Search code examples
apache-spark-sqldatabricksazure-databricksdelta-lake

Joining two tables for delete using DeltaTable


I have an use case, where I have a file path which has "company_id" and "date". Have another s3 file where I need to delete data which is below year 2010 based on "company_id" and "date" of first file.

Second file has many columns including "company_id","date" and "year".

How this can be achieved , i tried this but not giving an error.

Tried :

val source="s3a://source_table"
val target="s3a://target_table"


val source_delta = DeltaTable.forPath(spark, source)
val target_delta = DeltaTable.forPath(spark, target)


target_delta .alias("a")
      .merge(
        source_delta .alias("b"),
        condition=( ($"b.company_id" === $"a.company_id") and  ($"b.data" === $"a.date") and ($"a.year" <= "2010") )
        )
      .whenMatched().delete()
      .execute()

println("Done")

Error :

command-4296412619890660:18: error: overloaded method value merge with alternatives:
  (source: org.apache.spark.sql.DataFrame,condition: org.apache.spark.sql.Column)io.delta.tables.DeltaMergeBuilder <and>
  (source: org.apache.spark.sql.DataFrame,condition: String)io.delta.tables.DeltaMergeBuilder
 cannot be applied to (io.delta.tables.DeltaTable, condition: org.apache.spark.sql.Column)
      .merge(
       ^

Solution

  • You need to use dataframe as source not a delta table.

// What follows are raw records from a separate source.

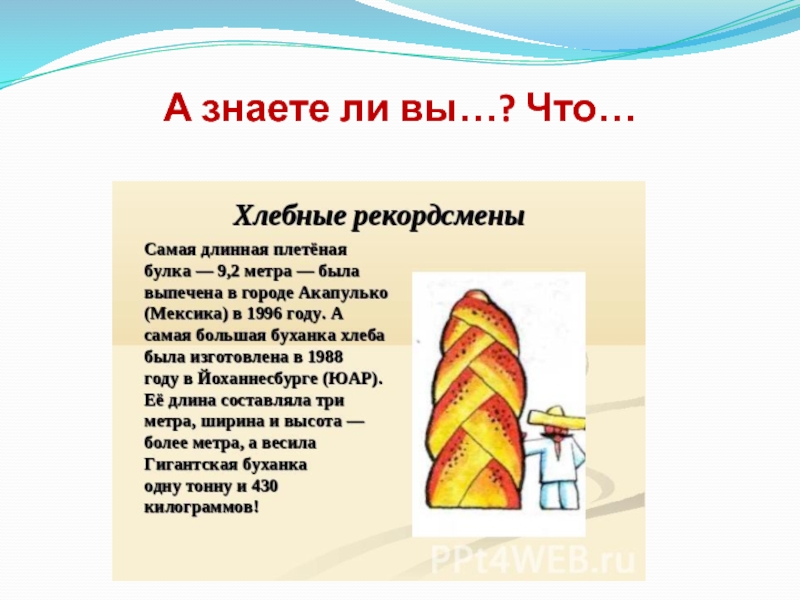 А знаете ли вы…? Что…

Хлебные рекордсмены

Самая длинная плетёная булка — 9,2 метра — была выпечена в городе Акапулько (Мексика) в 1996 году. А самая большая буханка хлеба была изготовлена в 1988 году в Йоханнесбурге (ЮАР). Её длина составляла три метра, ширина и высота — более метра, а весила Гигантская буханка одну тонну и 430 килограммов!

PPt4WEB.ru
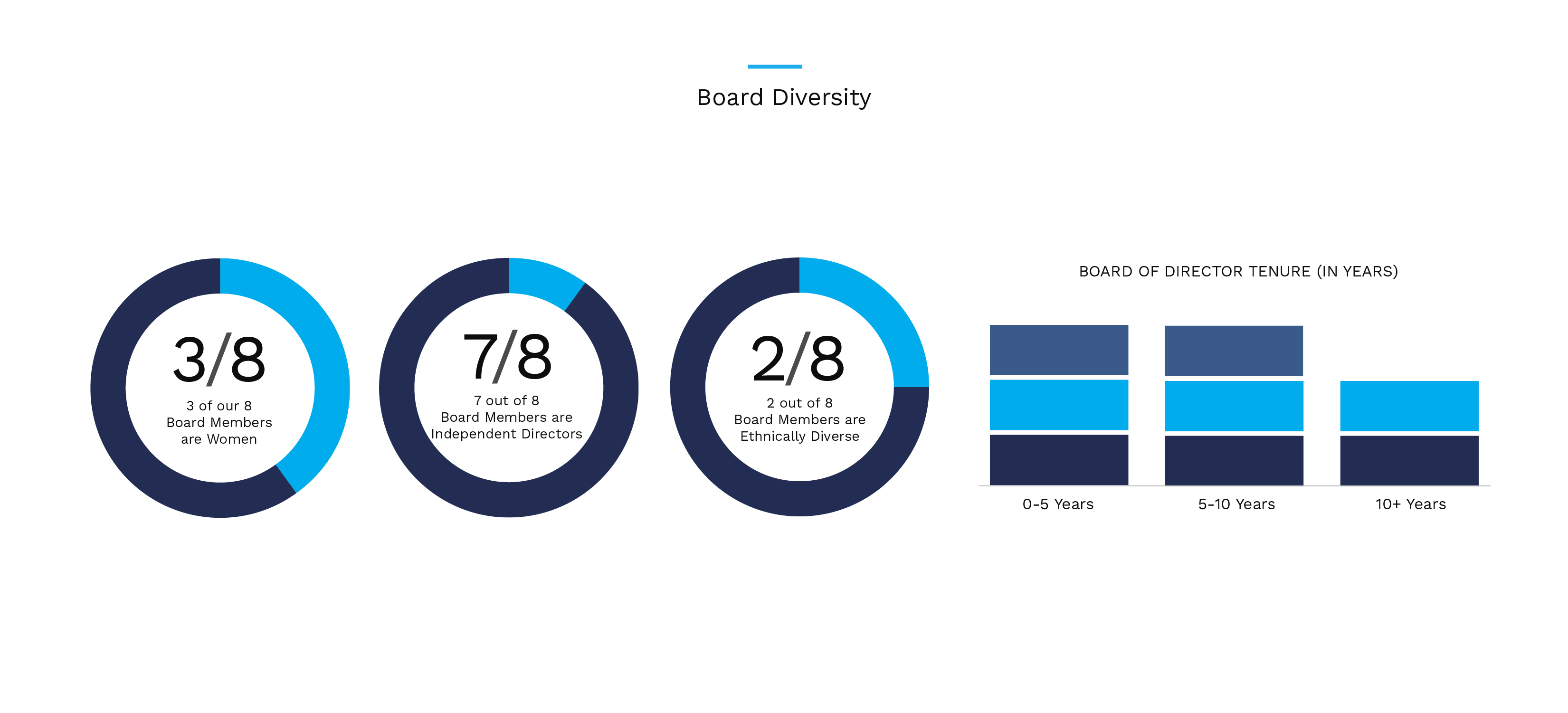 Board Diversity

3/8
3 of our 8 Board Members are Women

7/8
7 out of 8 Board Members are Independent Directors

2/8
2 out of 8 Board Members are Ethnically Diverse

BOARD OF DIRECTOR TENURE (IN YEARS)

0-5 Years
5-10 Years
10+ Years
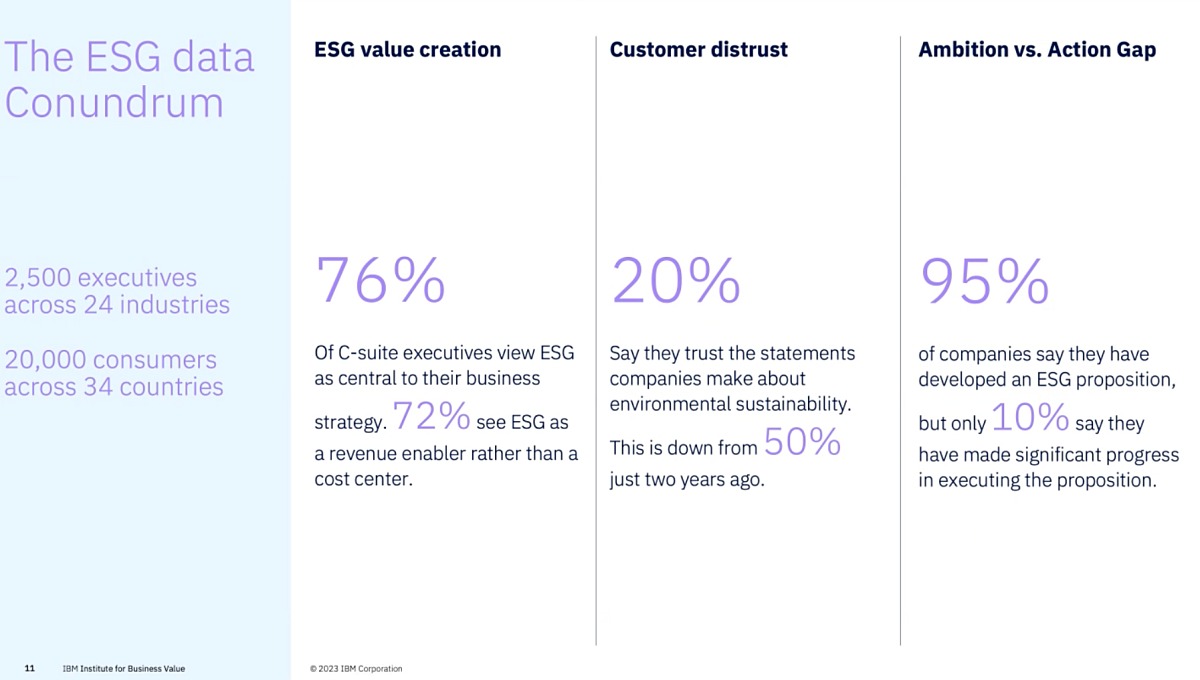 The ESG data Conundrum

2,500 executives across 24 industries

20,000 consumers across 34 countries

ESG value creation

76%

Of C-suite executives view ESG as central to their business strategy. 72% see ESG as a revenue enabler rather than a cost center.

Customer distrust

20%

Say they trust the statements companies make about environmental sustainability. This is down from 50% just two years ago.

Ambition vs. Action Gap

95%

of companies say they have developed an ESG proposition, but only 10% say they have made significant progress in executing the proposition.

11 IBM Institute for Business Value

© 2023 IBM Corporation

    Use source like below.

    import  io.delta.tables._
    
    val  source_delta = DeltaTable.forName(spark, "src")
    val  target_delta = DeltaTable.forName(spark, "tar")
    
    target_delta.alias("a").merge(
        source_delta.toDF.alias("b"),
        "b.company_id=a.company_id")
        .whenMatched().delete().execute()
    

    enter image description here

    Matched company_id are removed.

    Before merge.

    enter image description here

    After merge.

    enter image description here

    Source having company id 3 and 4.